_Data supplied_.
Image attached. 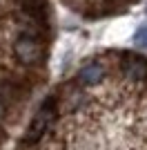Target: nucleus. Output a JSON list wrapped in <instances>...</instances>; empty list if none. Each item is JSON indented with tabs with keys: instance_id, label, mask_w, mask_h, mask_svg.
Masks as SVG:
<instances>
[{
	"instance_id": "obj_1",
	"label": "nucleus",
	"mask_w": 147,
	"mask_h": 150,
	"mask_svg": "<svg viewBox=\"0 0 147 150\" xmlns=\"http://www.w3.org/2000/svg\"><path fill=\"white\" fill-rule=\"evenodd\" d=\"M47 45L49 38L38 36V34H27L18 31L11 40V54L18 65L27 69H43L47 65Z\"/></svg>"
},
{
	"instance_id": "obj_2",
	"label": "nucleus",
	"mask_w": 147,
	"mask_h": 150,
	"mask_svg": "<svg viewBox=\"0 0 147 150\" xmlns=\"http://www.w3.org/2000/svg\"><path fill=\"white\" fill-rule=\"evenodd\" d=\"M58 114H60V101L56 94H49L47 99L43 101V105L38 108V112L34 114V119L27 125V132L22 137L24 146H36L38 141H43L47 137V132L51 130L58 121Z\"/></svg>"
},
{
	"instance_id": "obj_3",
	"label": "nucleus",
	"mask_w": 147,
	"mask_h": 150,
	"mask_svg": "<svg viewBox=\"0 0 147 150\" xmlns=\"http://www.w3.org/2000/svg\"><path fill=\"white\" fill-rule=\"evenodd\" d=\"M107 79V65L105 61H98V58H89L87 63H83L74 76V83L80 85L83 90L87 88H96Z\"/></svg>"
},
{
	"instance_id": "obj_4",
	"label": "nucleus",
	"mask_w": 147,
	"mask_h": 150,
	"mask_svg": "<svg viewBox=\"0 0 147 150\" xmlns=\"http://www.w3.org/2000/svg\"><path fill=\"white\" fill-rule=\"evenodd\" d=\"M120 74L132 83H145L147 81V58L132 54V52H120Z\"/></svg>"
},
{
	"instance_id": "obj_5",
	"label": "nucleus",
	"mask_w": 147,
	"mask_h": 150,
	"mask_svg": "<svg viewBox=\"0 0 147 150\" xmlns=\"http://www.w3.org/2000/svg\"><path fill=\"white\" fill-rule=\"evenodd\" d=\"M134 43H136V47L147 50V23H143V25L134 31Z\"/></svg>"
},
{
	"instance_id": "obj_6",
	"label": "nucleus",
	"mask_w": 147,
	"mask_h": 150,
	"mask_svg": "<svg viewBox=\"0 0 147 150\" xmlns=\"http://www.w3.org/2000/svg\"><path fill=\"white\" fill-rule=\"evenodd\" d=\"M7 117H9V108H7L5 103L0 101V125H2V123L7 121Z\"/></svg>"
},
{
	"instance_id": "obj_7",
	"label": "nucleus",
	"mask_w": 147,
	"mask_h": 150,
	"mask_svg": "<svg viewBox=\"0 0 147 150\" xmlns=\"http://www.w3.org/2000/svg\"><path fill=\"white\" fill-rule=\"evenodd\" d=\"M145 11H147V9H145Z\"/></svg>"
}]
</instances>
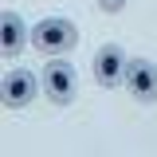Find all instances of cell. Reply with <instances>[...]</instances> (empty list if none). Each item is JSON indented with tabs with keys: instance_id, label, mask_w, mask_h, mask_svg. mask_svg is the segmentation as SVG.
---
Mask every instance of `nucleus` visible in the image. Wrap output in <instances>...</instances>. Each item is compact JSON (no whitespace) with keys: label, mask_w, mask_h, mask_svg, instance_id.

_Exercise description_.
Return each line above that contains the word "every", treating uppercase and lowercase as different.

_Task solution_.
Mask every instance of `nucleus` visible in the image. Wrap output in <instances>...</instances>. Each item is compact JSON (no whitespace) with keys: label, mask_w, mask_h, mask_svg, instance_id.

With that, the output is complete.